DAVANIN HUKUKİ NİTELİĞİ ve GEREKÇE:
Dava, açık hesaba dayalı genel haciz yolu ile takipte ödeme emrine itirazın iptali ve takibin devamı istemine ilişkindir.
İtirazın iptali davası İcra İflas Kanunun 67. Maddesinde düzenlenmiştir. İcra dosyası celp edilmiş, borçlunun ödeme emrine süresi içerisinde itiraz ederek takibi durdurduğu tespit edilmiştir.
Ticari defterlerin sahibi lehine olması için HMK m. 222/2’de öngörülen şartlar; defterlerin kanuna göre eksiksiz ve usulüne uygun olması, defterlerin açılış ve kapanış onaylarının yaptırılmış olması ve ticari defterlerin birbirini doğrulamış olması gerekmektedir.

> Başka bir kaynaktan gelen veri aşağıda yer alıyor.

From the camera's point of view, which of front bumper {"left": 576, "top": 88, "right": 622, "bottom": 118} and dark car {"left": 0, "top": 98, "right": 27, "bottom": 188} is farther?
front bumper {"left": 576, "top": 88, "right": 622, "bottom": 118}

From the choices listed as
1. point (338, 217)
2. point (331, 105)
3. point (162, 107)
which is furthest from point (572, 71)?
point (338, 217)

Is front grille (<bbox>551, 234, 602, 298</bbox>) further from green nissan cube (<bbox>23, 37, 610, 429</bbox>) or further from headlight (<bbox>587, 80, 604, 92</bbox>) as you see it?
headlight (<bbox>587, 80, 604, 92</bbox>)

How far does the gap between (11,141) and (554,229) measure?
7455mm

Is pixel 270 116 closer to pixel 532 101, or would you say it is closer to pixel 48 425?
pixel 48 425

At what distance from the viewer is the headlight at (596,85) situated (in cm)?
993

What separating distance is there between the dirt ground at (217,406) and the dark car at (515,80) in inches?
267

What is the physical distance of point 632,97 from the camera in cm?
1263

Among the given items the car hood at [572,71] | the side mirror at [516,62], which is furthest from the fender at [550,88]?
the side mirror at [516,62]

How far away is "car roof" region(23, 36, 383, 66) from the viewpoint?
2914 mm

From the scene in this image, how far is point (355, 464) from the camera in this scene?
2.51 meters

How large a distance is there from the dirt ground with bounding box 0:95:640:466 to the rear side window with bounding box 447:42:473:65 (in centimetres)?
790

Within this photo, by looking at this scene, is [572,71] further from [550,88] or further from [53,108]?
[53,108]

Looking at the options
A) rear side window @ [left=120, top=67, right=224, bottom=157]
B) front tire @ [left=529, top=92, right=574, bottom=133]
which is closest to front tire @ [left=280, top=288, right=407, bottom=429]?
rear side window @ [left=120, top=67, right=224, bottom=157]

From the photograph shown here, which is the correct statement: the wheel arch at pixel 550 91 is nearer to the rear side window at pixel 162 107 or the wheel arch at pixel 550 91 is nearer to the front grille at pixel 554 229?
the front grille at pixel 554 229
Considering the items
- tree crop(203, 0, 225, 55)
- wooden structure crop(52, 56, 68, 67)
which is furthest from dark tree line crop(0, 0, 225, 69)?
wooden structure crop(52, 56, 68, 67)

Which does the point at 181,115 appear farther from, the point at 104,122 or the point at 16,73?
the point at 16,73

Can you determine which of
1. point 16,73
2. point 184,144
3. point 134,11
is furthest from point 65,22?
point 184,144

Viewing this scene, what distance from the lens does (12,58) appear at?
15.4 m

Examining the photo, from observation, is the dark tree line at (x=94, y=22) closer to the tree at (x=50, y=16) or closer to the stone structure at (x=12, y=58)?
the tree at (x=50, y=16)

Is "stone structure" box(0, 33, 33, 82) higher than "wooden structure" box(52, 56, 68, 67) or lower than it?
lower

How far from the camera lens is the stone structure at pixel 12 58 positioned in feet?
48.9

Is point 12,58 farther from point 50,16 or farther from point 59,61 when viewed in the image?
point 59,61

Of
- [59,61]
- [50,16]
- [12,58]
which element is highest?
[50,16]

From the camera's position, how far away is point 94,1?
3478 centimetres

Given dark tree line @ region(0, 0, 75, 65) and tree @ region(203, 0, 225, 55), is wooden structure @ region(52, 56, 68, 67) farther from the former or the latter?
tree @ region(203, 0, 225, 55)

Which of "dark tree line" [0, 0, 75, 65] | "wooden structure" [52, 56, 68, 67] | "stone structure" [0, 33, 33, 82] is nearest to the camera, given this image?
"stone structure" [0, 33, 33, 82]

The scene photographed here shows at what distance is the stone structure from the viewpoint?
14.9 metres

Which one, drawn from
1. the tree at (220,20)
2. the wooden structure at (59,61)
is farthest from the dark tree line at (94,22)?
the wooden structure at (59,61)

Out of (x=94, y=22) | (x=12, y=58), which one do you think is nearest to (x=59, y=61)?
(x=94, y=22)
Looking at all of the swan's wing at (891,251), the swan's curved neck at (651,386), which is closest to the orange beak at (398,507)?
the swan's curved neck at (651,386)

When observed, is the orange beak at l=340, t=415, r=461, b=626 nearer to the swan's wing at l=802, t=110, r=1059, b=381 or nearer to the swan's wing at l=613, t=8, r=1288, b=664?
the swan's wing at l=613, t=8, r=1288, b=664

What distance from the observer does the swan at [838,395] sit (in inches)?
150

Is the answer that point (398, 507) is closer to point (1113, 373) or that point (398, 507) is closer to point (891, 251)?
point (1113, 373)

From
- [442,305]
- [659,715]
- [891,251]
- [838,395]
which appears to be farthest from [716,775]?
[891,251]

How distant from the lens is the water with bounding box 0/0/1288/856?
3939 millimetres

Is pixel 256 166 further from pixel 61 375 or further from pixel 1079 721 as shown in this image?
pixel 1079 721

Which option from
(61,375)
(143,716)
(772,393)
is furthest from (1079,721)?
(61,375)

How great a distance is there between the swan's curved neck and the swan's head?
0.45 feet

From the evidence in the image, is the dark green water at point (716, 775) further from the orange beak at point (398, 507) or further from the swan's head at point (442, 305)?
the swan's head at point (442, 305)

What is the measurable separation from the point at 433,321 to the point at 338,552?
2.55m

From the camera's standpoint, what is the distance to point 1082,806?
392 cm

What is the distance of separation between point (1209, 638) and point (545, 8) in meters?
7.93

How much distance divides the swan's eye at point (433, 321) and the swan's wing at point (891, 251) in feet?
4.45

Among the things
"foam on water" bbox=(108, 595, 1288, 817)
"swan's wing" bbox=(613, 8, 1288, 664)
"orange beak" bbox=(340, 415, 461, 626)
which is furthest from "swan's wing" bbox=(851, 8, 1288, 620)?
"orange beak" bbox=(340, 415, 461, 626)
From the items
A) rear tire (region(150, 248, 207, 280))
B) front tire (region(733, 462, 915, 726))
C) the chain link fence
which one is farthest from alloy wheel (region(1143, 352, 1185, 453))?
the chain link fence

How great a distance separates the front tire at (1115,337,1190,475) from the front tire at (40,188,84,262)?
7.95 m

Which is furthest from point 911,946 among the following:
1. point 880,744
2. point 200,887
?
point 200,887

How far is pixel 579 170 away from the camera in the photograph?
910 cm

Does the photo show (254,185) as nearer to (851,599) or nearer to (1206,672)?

4721 sayılı Türk Medeni Kanununun (TMK) 6. maddesi uyarınca kural olarak, aksi kanunca belirlenmedikçe iki taraftan her biri iddiasını ispata mecburdur. Bu hüküm, kaynak İsviçre Medeni Kanunu’ndaki şekli gibi, “bir vakıadan kendi lehine haklar çıkaran taraf, o vakıayı ispat etmelidir” şeklinde anlaşılmalıdır. Davacı taraf ,bedeli ödenmeyen faturalara dayalı alacak talebinde bulunmaktadır. Buna göre öncelikli incelenmesi gerek husus faturanın ispat gücüdür. 6102 sayılı TTK’nın 21/2. maddesi şu şekildedir: ”Bir fatura alan kişi aldığı tarihten itibaren sekiz gün içinde, faturanın içeriği hakkında bir itirazda bulunmamışsa bu içeriği kabul etmiş sayılır”. TTK’nın 21/2.(6762 sayılı TTK’nın 23/2.) maddesi ile faturanın tacirler arasında ifaya yönelik ispat aracı olduğu, süresinde itiraz edilmemekle münderecatından sayılan hususlar yönünden düzenleyen lehine, adına fatura düzenlenen aleyhine bir karine getirilmiştir. Bu karine faturanın ispat gücünü ortaya koymaktadır. Fatura düzenleyen tacirin anılan karineden yararlanabilmesi için fatura tanzim edenle, adına fatura tanzim edilen arasında akdi ilişki bulunması, faturanın akdin ifasıyla ilgili düzenlenmesi gerekir. Fatura sözleşmenin kurulma safhasıyla ilgili olmayıp ifasına ilişkin olduğundan öncelikle temel bir borç ilişkisinin bulunması gerekir.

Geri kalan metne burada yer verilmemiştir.